Genetic mutation linked to lethal disease
Researchers have identified a genetic mutation found in the Ohio Amish population as the cause of a fatal developmental disease in fetuses and infants, according to research published in the April 8, 2011, issue of Science.
The genetic mutation is caused by a defect during the cellular protein-making process, causing microcephalic osteodysplastic primoridal dwarfism type 1 (MOPD1), a rare developmental disorder that greatly slows fetal growth in the uterus and causes severe brain and organ abnormalities, deformities of the arms and legs, and death in infancy or early childhood.
MOPD1 is seen throughout the world but this study found that the MOPD1-associated mutation is particularly prevalent in the Ohio Amish population, appearing in approximately 6 percent of the community.
Richard Padgett, Ph.D., Staff Researcher in the Department of Molecular Genetics in Cleveland Clinic's Lerner Research Institute, led the functional genetic portion of the study. The study was led by Albert de la Chapelle, M.D., Ph.D., Professor, Department of Molecular Virology, Immunology and Medical Genetics of The Ohio State University's Comprehensive Cancer Center.
The findings could lead to a test for people who unknowingly carry a copy of the mutation, a better understanding of RNA splicing, and information about whether these mutations that arise during an individual's lifetime contribute to the development of cancer or other diseases.

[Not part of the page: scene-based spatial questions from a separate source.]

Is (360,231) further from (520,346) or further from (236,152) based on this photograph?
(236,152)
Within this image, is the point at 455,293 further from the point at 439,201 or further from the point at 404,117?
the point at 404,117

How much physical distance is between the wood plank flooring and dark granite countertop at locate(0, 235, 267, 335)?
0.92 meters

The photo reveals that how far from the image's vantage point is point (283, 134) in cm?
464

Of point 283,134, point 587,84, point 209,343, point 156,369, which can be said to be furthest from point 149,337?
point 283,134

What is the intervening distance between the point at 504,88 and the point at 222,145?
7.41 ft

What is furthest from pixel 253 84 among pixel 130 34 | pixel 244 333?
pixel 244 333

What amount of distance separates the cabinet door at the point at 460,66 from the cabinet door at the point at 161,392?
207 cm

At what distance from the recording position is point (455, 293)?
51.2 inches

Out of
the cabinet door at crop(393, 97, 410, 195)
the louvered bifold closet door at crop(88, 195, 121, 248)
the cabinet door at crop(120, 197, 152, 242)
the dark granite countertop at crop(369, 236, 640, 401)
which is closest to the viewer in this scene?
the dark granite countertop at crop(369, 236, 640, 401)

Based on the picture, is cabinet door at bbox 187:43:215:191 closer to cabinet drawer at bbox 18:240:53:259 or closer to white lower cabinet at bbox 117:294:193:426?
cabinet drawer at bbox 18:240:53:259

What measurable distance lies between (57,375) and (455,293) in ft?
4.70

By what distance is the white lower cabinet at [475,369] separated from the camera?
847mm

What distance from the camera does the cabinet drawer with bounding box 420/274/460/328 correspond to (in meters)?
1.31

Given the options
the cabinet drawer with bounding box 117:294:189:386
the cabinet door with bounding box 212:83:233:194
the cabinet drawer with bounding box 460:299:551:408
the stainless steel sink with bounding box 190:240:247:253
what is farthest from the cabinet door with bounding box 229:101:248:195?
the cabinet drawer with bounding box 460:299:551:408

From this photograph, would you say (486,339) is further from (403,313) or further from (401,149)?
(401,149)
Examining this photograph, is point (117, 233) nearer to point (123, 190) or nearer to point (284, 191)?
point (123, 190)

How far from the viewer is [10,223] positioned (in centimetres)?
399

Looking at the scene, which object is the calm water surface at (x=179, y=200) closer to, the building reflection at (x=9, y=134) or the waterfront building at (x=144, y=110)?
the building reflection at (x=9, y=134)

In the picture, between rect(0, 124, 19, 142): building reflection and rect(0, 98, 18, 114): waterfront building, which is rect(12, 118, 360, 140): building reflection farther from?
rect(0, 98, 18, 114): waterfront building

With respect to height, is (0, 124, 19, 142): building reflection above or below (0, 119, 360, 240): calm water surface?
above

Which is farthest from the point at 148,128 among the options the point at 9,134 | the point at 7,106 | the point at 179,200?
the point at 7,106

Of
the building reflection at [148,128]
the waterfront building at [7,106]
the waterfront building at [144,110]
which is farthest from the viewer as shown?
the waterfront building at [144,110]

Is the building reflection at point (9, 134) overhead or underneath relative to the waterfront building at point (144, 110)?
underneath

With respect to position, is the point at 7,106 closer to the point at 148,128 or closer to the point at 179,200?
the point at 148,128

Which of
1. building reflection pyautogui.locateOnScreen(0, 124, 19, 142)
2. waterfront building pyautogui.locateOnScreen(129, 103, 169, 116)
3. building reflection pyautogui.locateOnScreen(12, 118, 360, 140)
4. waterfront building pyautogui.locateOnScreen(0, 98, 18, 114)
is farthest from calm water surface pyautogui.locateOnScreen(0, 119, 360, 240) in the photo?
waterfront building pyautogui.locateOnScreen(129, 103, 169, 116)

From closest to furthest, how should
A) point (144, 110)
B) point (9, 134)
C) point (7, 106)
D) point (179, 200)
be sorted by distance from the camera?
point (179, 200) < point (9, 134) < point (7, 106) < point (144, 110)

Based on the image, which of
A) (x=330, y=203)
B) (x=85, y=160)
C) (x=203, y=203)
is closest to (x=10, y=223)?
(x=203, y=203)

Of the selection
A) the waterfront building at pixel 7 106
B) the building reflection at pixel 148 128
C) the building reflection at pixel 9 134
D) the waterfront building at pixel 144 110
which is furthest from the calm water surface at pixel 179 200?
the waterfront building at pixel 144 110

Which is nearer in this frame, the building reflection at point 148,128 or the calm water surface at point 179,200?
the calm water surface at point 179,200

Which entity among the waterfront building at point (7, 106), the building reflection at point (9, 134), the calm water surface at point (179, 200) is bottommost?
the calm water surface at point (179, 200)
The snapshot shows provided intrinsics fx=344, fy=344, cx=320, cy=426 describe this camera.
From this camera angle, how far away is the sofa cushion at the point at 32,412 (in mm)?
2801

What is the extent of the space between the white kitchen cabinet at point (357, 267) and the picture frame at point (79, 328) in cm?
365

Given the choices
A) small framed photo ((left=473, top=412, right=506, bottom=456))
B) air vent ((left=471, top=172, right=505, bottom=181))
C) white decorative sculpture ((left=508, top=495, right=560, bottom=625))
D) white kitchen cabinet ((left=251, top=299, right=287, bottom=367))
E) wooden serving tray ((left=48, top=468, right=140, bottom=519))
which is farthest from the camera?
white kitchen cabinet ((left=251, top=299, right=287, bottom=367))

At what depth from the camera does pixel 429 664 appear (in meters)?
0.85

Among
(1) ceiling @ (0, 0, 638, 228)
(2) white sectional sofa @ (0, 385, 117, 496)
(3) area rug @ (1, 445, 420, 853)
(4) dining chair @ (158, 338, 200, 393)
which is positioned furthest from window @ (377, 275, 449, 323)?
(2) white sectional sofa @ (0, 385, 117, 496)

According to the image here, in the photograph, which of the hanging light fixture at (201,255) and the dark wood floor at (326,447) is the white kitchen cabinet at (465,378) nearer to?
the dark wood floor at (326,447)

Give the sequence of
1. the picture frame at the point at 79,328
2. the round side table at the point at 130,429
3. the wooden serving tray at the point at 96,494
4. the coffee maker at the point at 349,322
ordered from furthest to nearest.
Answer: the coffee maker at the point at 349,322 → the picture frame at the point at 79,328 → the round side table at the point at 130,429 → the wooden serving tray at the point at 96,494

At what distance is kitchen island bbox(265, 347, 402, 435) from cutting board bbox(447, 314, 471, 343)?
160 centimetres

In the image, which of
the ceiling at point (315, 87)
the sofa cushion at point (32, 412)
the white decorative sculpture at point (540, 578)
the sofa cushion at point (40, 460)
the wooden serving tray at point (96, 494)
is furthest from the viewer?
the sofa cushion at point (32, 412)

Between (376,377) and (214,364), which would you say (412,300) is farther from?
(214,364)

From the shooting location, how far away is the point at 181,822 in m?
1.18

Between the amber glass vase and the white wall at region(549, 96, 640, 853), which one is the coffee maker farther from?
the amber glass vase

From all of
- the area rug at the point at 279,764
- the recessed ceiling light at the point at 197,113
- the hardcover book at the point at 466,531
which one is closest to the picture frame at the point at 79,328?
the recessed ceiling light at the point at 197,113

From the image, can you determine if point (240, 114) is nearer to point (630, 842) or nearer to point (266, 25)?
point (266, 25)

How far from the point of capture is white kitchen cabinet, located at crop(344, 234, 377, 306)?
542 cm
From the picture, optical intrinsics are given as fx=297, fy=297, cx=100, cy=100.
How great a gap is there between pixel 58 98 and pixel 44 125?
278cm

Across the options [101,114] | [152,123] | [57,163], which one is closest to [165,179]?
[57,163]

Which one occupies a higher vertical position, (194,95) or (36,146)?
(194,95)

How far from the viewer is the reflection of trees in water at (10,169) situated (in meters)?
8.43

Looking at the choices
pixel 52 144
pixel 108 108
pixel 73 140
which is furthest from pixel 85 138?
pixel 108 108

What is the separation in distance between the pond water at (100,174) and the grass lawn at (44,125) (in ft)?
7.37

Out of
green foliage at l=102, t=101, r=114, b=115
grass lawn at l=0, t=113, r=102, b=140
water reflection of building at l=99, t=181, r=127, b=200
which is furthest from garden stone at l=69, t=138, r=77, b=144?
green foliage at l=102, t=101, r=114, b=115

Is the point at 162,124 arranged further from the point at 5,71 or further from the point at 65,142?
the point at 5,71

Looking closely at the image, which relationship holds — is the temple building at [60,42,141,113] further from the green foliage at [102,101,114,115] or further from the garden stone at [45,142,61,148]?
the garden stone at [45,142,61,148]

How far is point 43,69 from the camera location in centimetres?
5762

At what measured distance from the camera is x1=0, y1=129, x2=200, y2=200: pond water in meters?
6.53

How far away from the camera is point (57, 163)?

This research represents the first report of a human disease caused by mutations in a small RNA required for "splicing," a molecular process that removes regions of genetic material that are not expressed as proteins.
According to Padgett, "This study provides a solid example of the profound effect that RNA processing can have on disease. As a result, other disorders that share similar clinical features with MOPD1 may be more reliably diagnosed."
In an accompanying Perspectives article in the journal, Finnish researchers wrote, "The findings provide important genetic tools for diagnosing the disease and for counseling mutation carriers in affected families."
An arduous search by Dr. de la Chapelle's group for the genetic cause of MOPD1 identified a single mutation in the RNU4ATAC gene of affected Amish patients, as well as three other mutations in the RNU4ATAC gene in different groups of affected patients. They found that the MOPD1-associated mutation was present in 6 percent of the Ohio Amish population, while very rare in other groups.
Upon identifying the involvement of RNU4ATAC, the OSU group sought out the molecular genetic expertise of Padgett, who has studied RNA splicing, including U4atac snRNA, for many years. U4atac snRNA is essential for the correct expression of approximately 1 percent of human genes. Padgett's laboratory determined that the mutations identified in the MOPD1 patients resulted in U4atac snRNA that had lost over 90 percent of its activity. They also showed decreased splicing activity in cultured cells derived from Amish MOPD1 patients. Notably, this effect allowed correct diagnosis of the primary genetic defect causing this disease.